* BEGIN Given passage *

We began our travels to Northern Ireland by flying into Dublin, renting a car and driving the few hours north. Arriving late at night, we checked into the cozy Maghernahar House. Morning quickly came and we woke to a delicious breakfast and friendly hosts who offered suggestions for stops along Northern Ireland’s Coastal Causeway Route.
We packed up our stuff and began driving to our first stop: The Dark Hedges. Located along Bregagh Road near Armoy in County Antrim, the parallel rows of beech trees were originally planted in the eighteenth century by the Stuart family. The inviting and impressive path was designed for visitors arriving at their estate, the Gracehill Manor.
Two centuries later the trees remain as they were and are now one of the most popular scenic spots to visit in Northern Ireland. Creating a tunnel for those who drive or walk underneath, this avenue of intertwining beech trees is an eerie and beautiful sight. There is limited parking on the small, quiet road so arriving early is recommended.
Continuing past the Dark Hedges, we drove on towards the small village of Bushmills in County Antrim where the Old Bushmill’s Whiskey Distillery is located. Unfortunately, the distillery was not yet open for the day but we could still smell the distinct aroma of whiskey in the air.
To guarantee your tour of the oldest working distillery in Ireland make sure you arrive during their opening hours and early as it is first come, first serve.
Our next stop was Dunluce castle. Perched atop a steep cliff overlooking the sea, these thirteenth century castle ruins create a spectacular backdrop.
We paid the £2 entrance fee and entered through the small gate to explore the remains of the medieval Dunluce castle. The melodic sounds of the crashing waves below created a soothing atmosphere as we wandered around the grounds. It’s easy to imagine how exquisite the castle must have been before the walls became just a shell of crumbling stones. Surrounding the castle are other paths that travel down the cliff side creating more spectacular views of the area.
After spending some time wandering around Dunluce Castle we drove onwards to Giant’s Causeway. Once we arrived, we parked in the large lot located a short walking distance to the main entrance. We entered the large visitor’s center and souvenir shop to pay our £9 which included the entrance fee, audio headset, guided walking tour (if you want), and parking. The online ticket price is discounted. We exited the visitor’s center and began walking in the direction of Giant’s Causeway.

* END Given passage *
* BEGIN Information shown *

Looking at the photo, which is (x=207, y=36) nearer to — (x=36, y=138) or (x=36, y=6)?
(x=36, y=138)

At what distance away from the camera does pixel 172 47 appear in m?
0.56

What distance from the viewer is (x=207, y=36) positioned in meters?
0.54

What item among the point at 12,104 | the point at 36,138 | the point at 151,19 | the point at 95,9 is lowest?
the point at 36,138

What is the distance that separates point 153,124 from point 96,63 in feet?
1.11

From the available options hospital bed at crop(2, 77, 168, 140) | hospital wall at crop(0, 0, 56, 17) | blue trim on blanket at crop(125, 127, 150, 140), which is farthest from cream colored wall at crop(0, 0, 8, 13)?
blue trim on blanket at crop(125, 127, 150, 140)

* END Information shown *
* BEGIN Information shown *

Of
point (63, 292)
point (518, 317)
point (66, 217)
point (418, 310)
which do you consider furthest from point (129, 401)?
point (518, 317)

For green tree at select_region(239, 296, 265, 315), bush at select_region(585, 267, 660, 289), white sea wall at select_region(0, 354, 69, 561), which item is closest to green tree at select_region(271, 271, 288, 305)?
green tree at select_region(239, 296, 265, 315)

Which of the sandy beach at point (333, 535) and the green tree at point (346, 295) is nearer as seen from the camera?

* END Information shown *

- Short problem 1
Summarize the Northern Ireland travel account in two sentences.
- Short problem 2
Rename "sandy beach" to "pebble beach" in the entries, starting at the line that has "For green tree" and stopping after the line that has "Which of the", and return only those lines.
The travel account of Northern Ireland and the spatial entries are unrelated material.

- Task answer 1
After flying into Dublin and driving north, the travelers stayed at Maghernahar House and then followed the Coastal Causeway Route, starting at the Dark Hedges, an avenue of beech trees planted by the Stuart family in the eighteenth century. They went on past the Old Bushmill's Whiskey Distillery, which was not yet open, explored the thirteenth-century ruins of Dunluce Castle for a £2 fee, and paid £9 at the Giant's Causeway visitor's center before walking toward the site.

- Task answer 2
For green tree at select_region(239, 296, 265, 315), bush at select_region(585, 267, 660, 289), white sea wall at select_region(0, 354, 69, 561), which item is closest to green tree at select_region(271, 271, 288, 305)?
green tree at select_region(239, 296, 265, 315)

Which of the pebble beach at point (333, 535) and the green tree at point (346, 295) is nearer as seen from the camera?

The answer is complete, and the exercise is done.